### The data
--*--

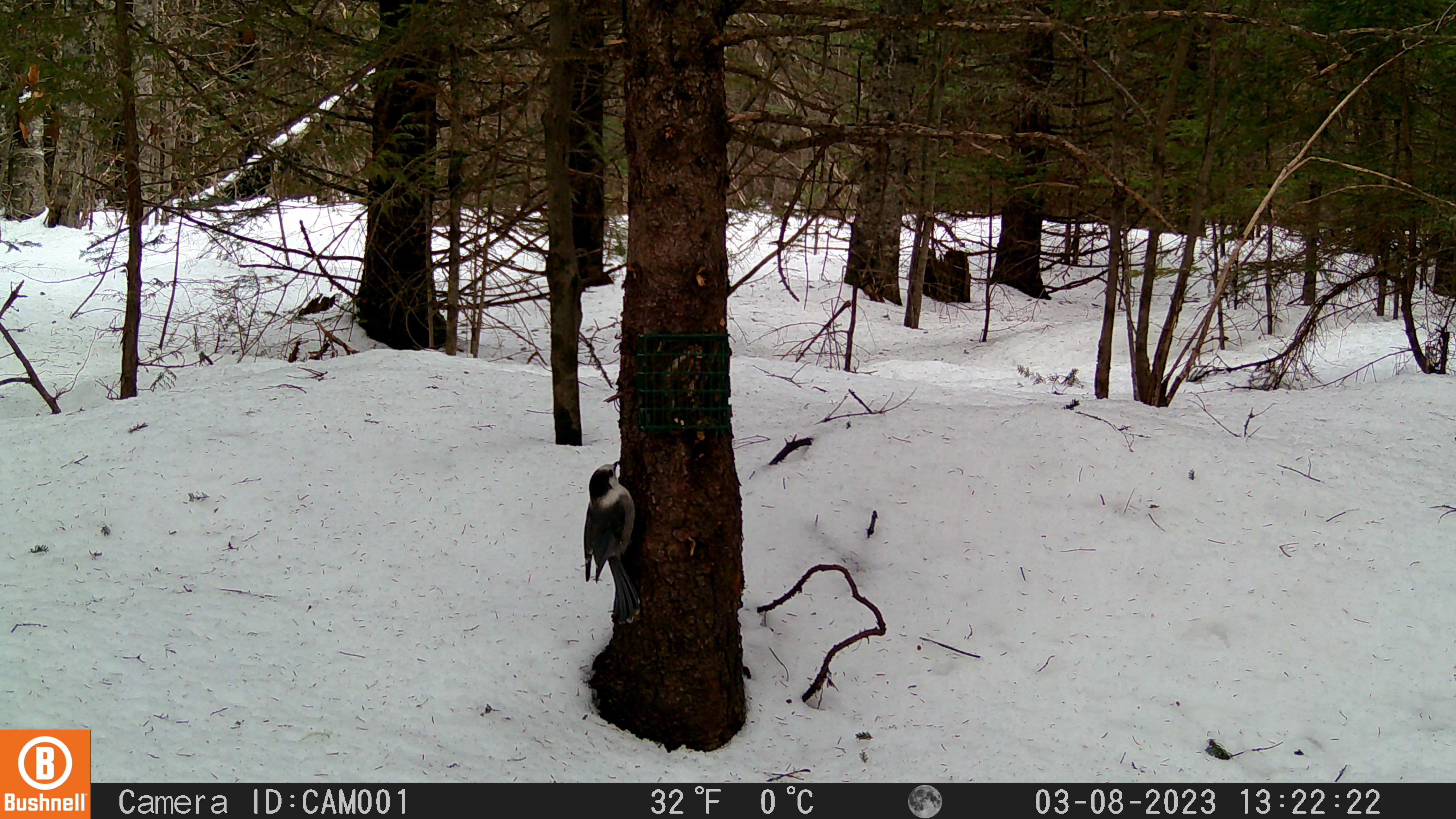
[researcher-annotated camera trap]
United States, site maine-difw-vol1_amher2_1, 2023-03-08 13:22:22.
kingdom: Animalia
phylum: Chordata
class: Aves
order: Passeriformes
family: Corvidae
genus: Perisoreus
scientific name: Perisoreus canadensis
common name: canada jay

--*--

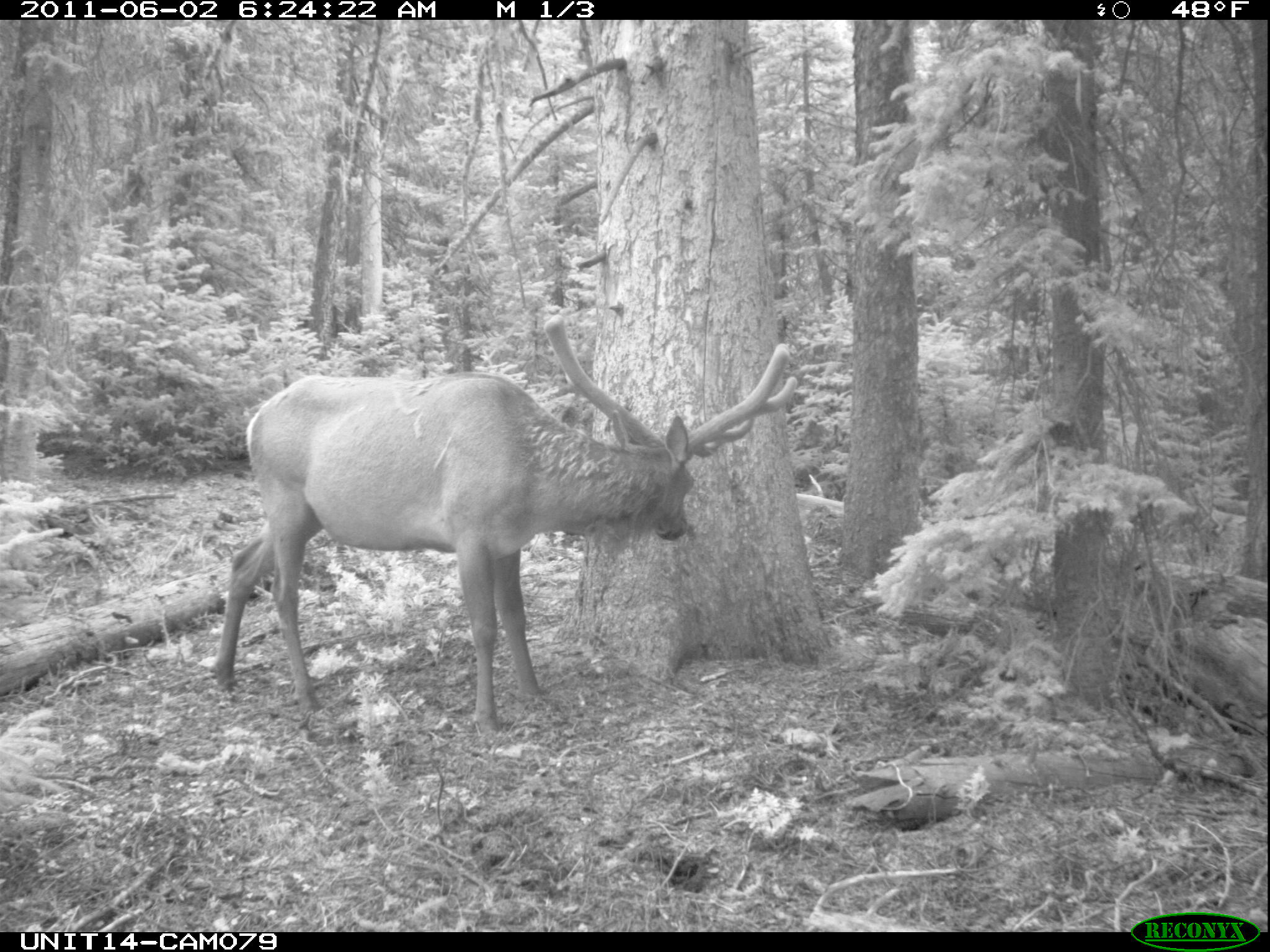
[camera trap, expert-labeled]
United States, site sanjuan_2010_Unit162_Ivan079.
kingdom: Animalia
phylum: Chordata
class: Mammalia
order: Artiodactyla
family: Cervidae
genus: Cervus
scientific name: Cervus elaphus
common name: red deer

--*--

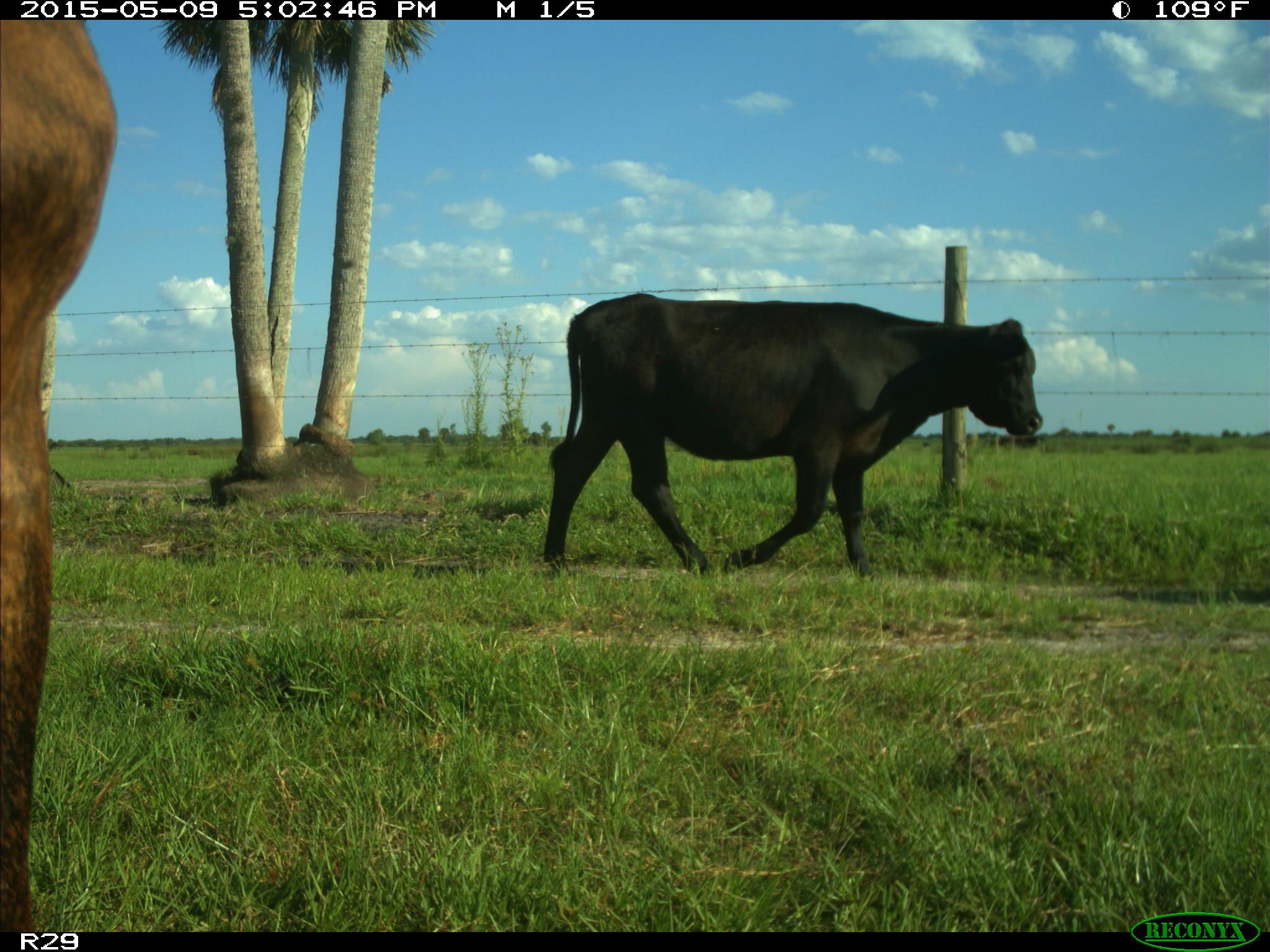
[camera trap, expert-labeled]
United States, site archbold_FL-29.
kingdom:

--*--

### What to work on
Search the records for lines holding the word "site", then copy each line you find.

### Solution to this exercise
United States, site maine-difw-vol1_amher2_1, 2023-03-08 13:22:22.
United States, site sanjuan_2010_Unit162_Ivan079.
United States, site archbold_FL-29.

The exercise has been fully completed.